### [EXTRACT PROVIDED]
9 thoughts on “Spaghetti Carbonara Recipe – Authentic Italian”

  1. This is one of the few Piatto recipes that didn’t work out for me. The sauce was kind of lumpy, despite having planed the pecorino, and the pepper was overbearing. I wonder if I burned the pepper while toasting it as it did smoke a little bit. It was very disappointing considering that I LOVE all of the other Piatto recipes that I have followed.

    • Hi Andy—Thanks for taking the time to leave a comment. In Italy, there’s a popular expression to say that Carbonara sauce has to go like clockwork—ie, the devil is in the details. The most common cause of lumpy sauce is overcooking the egg sauce. Be sure to drizzle the hot pasta water into the egg sauce slowly (from a few inches above the bowl) and whisk continuously. This helps the water to cool down just a bit before hitting the egg and cheese. When it is time to add the egg sauce to the pasta in the skillet, remove the pan from the heat first. Direct heat will usually overcook the egg and coagulate the cheese. This will also result in lumpy sauce or worse.

      Finally, be sure to grind the pecorino cheese to a fine powder. We usually use a fine food processor cheese attachment to do this job, then we pass the cheese through a sieve if it needs to be more fine. While freshly ground cheese is always ideal, the fine powdered pecorino that groceries sometimes sell is the right consistency for this recipe.

### [DATASET SECTION]

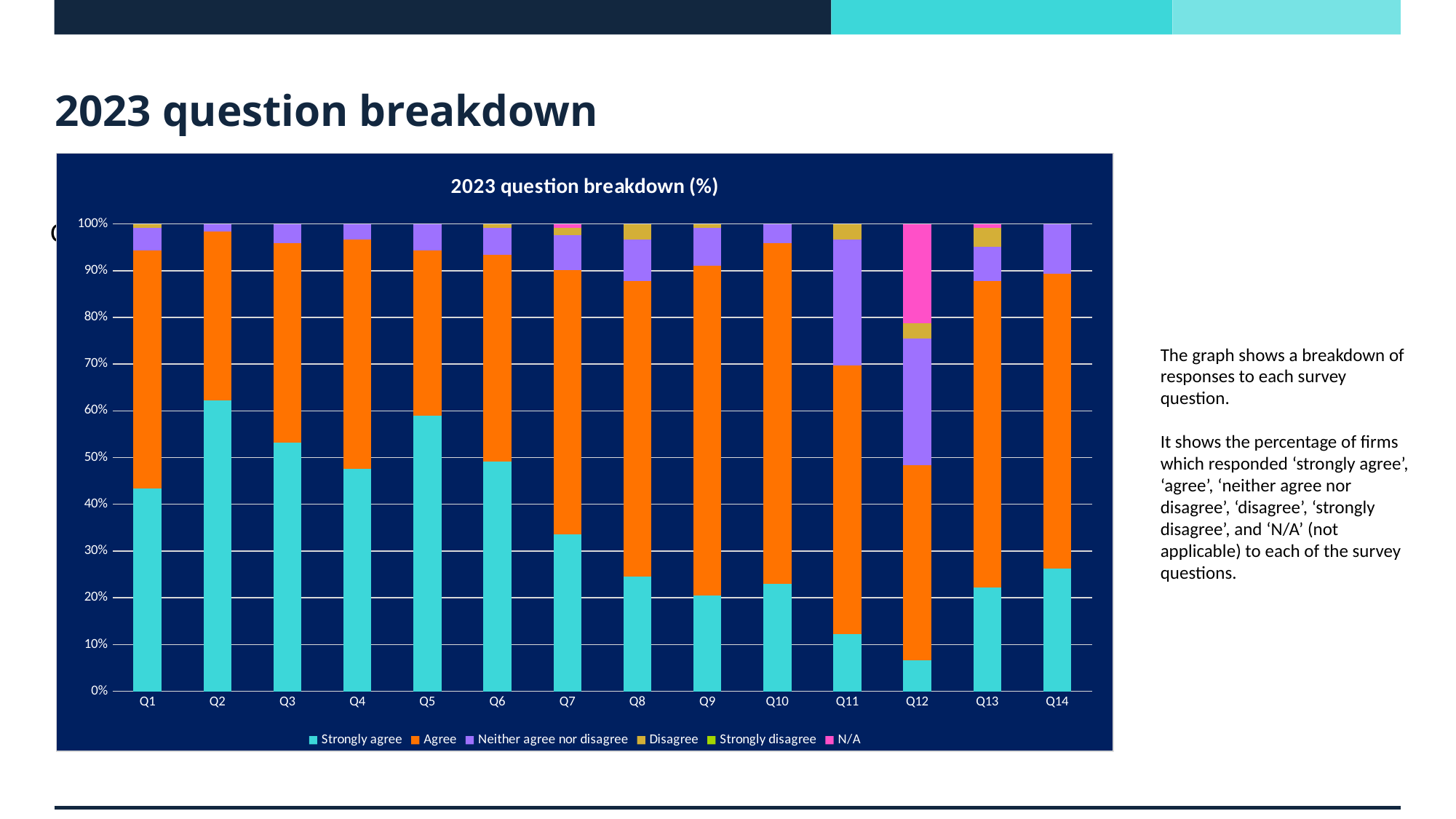
Which question has the lowest share of 'Strongly agree' responses? Q12 Is the 'Strongly agree' share for Q12 greater or less than 10%? less What is the title of the chart? 2023 question breakdown (%) How many series does the chart's legend list? 6 Is the 'Strongly agree' share for Q11 greater or less than 20%? less Which question has the highest share of 'Strongly agree' responses? Q2 Which has a larger 'Strongly agree' share, Q1 or Q9? Q1 What kind of chart is shown on the slide? Stacked bar chart Is the 'Strongly agree' share for Q7 greater or less than 30%? greater How many survey questions (categories) are shown on the x axis of the chart? 14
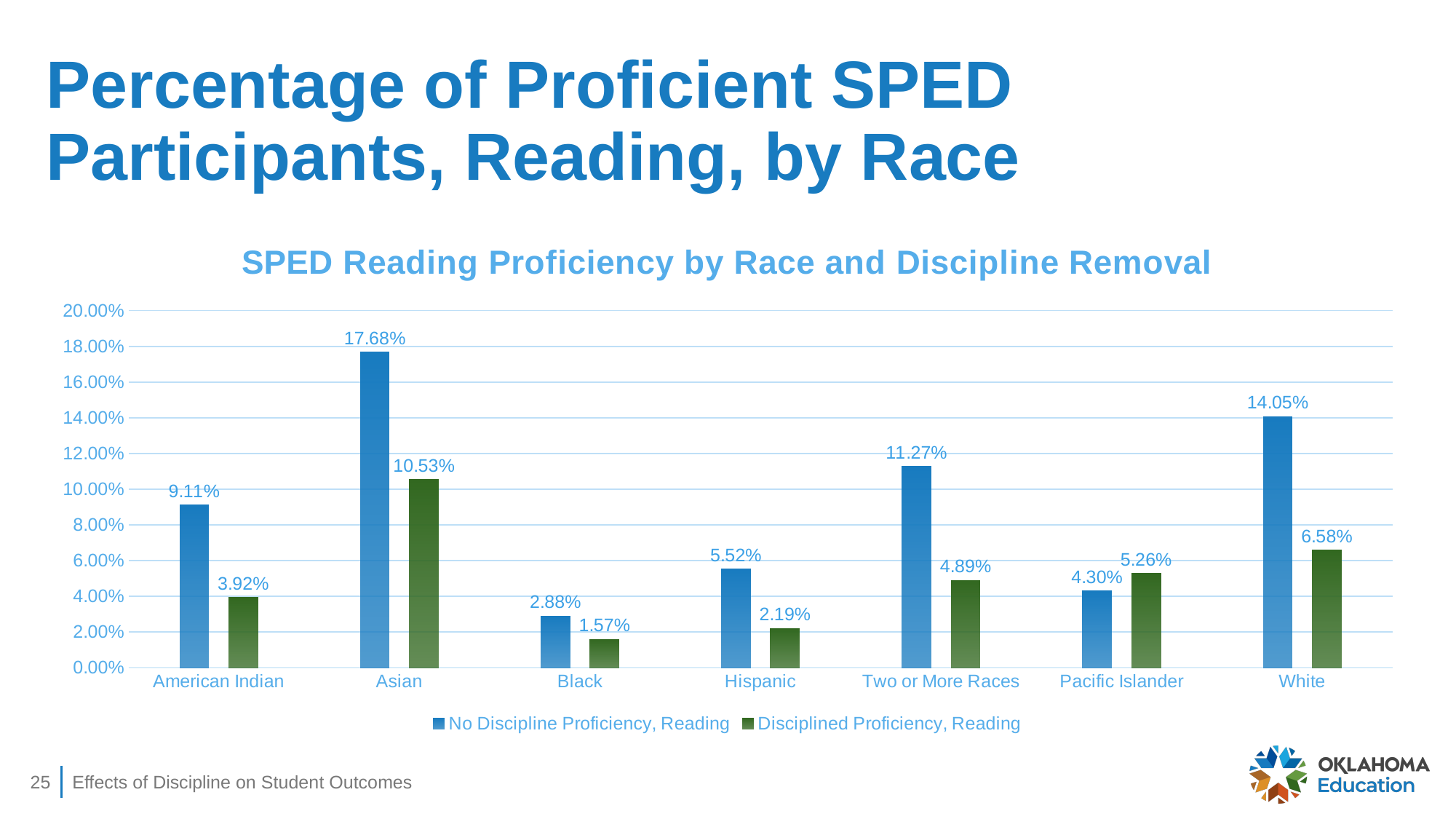
What is the Disciplined Proficiency, Reading value for White? 6.58% What kind of chart is shown on the slide? Bar chart Is the No Discipline Proficiency, Reading value for White greater or less than 12.00%? greater What is the title of the chart? SPED Reading Proficiency by Race and Discipline Removal What is the No Discipline Proficiency, Reading value for Asian? 17.68% What is the Disciplined Proficiency, Reading value for Black? 1.57% Which race has the highest No Discipline Proficiency, Reading value? Asian For Pacific Islander, which is larger: the No Discipline Proficiency, Reading value or the Disciplined Proficiency, Reading value? Disciplined Proficiency, Reading How many race categories are shown on the x axis? 7 How many series does the legend list? 2 Which race has the lowest Disciplined Proficiency, Reading value? Black What is the difference between the No Discipline and Disciplined Proficiency, Reading values for Asian? 7.15%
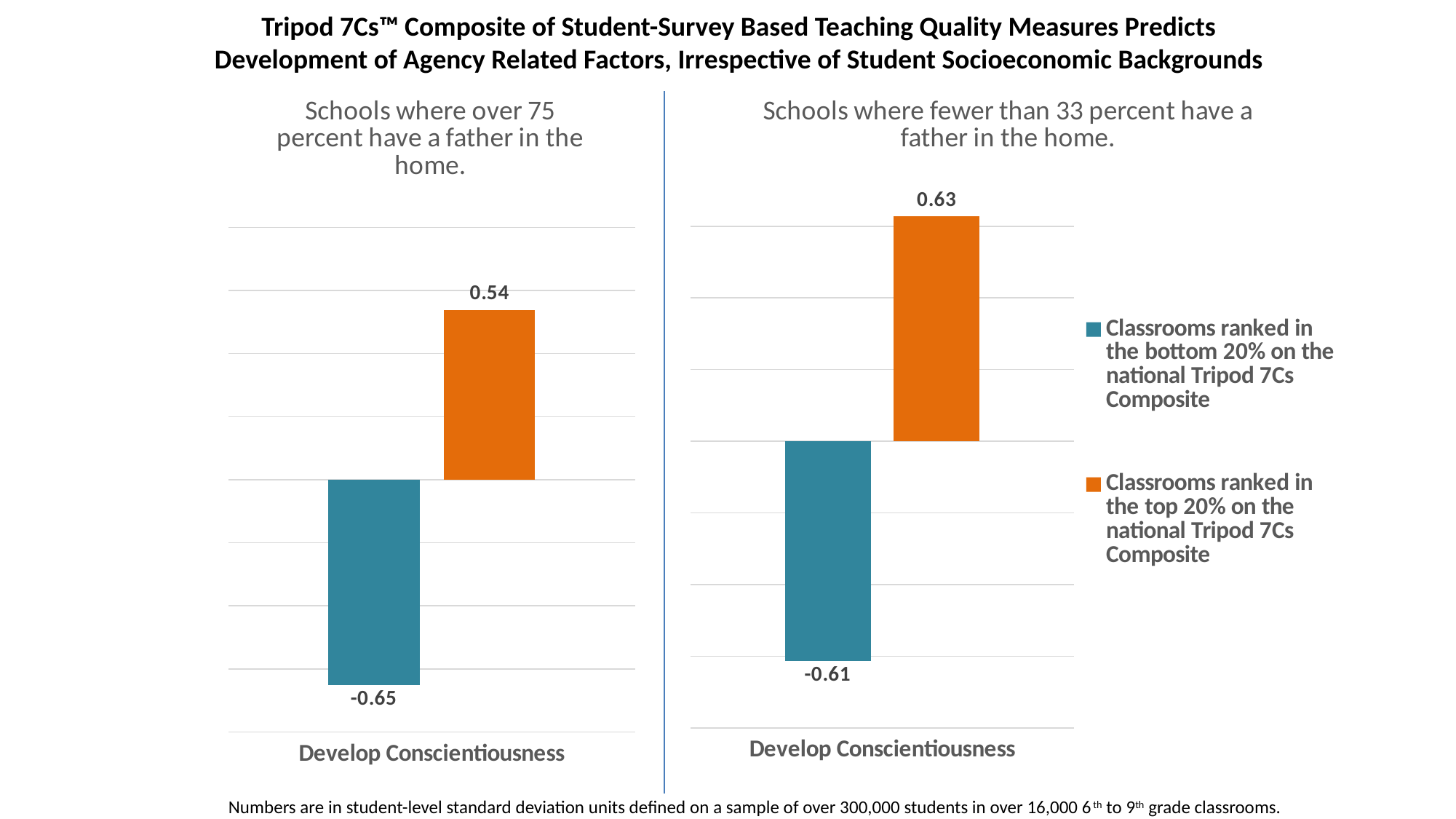
In the right chart (Schools where fewer than 33 percent have a father in the home), which series has the lowest value? Classrooms ranked in the bottom 20% on the national Tripod 7Cs Composite What is the category label on the x axis of the right chart (Schools where fewer than 33 percent have a father in the home)? Develop Conscientiousness In the left chart (Schools where over 75 percent have a father in the home), what is the difference between the top 20% value and the bottom 20% value? 1.19 In the right chart (Schools where fewer than 33 percent have a father in the home), what is the difference between the top 20% value and the bottom 20% value? 1.24 How many series does the legend list? 2 In the left chart (Schools where over 75 percent have a father in the home), what is the value for classrooms ranked in the bottom 20% on the national Tripod 7Cs Composite? -0.65 In the right chart (Schools where fewer than 33 percent have a father in the home), what is the value for classrooms ranked in the top 20% on the national Tripod 7Cs Composite? 0.63 In the left chart (Schools where over 75 percent have a father in the home), which series has the higher value? Classrooms ranked in the top 20% on the national Tripod 7Cs Composite What type of chart is the left chart (Schools where over 75 percent have a father in the home)? Bar chart Which chart shows the higher value for classrooms ranked in the top 20%: the left chart (over 75 percent) or the right chart (fewer than 33 percent)? The right chart (fewer than 33 percent) In the left chart (Schools where over 75 percent have a father in the home), what is the value for classrooms ranked in the top 20% on the national Tripod 7Cs Composite? 0.54 In the right chart (Schools where fewer than 33 percent have a father in the home), what is the value for classrooms ranked in the bottom 20% on the national Tripod 7Cs Composite? -0.61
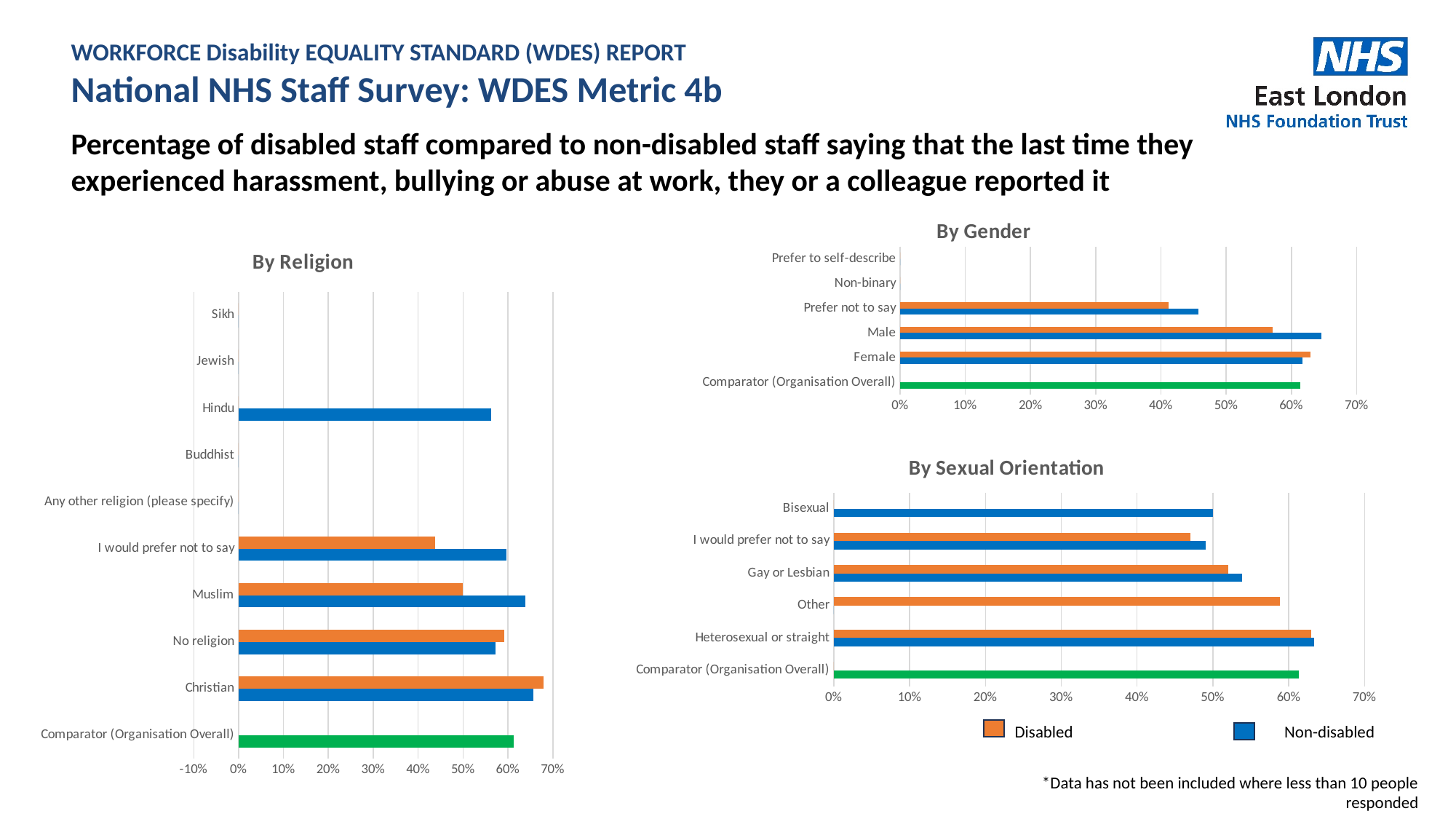
In the 'By Religion' chart, is the Non-disabled value for Hindu greater or less than 50%? greater How many categories are listed on the vertical axis of the 'By Religion' chart? 10 In the 'By Gender' chart, is the Disabled value for 'Prefer not to say' greater or less than 50%? less In the 'By Sexual Orientation' chart, which category has the lowest Disabled value? I would prefer not to say How many series does the legend at the bottom right of the slide list? 2 In the 'By Religion' chart, which category has the highest Disabled value? Christian In the 'By Religion' chart, for Muslim, which is larger: the Disabled value or the Non-disabled value? Non-disabled In the 'By Gender' chart, for Male, which is larger: the Disabled value or the Non-disabled value? Non-disabled What kind of chart is the 'By Religion' chart? bar chart In the 'By Sexual Orientation' chart, is the Disabled value for 'Other' greater or less than 50%? greater In the 'By Gender' chart, which gender category has the lowest Disabled value? Prefer not to say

### [ASSIGNMENT]
In the carbonara recipe comments above, reproduce word for word the passage from "Finally, be sure" up to and including "for this recipe.".

### [RESPONSE TO THE EXERCISE]
Finally, be sure to grind the pecorino cheese to a fine powder. We usually use a fine food processor cheese attachment to do this job, then we pass the cheese through a sieve if it needs to be more fine. While freshly ground cheese is always ideal, the fine powdered pecorino that groceries sometimes sell is the right consistency for this recipe.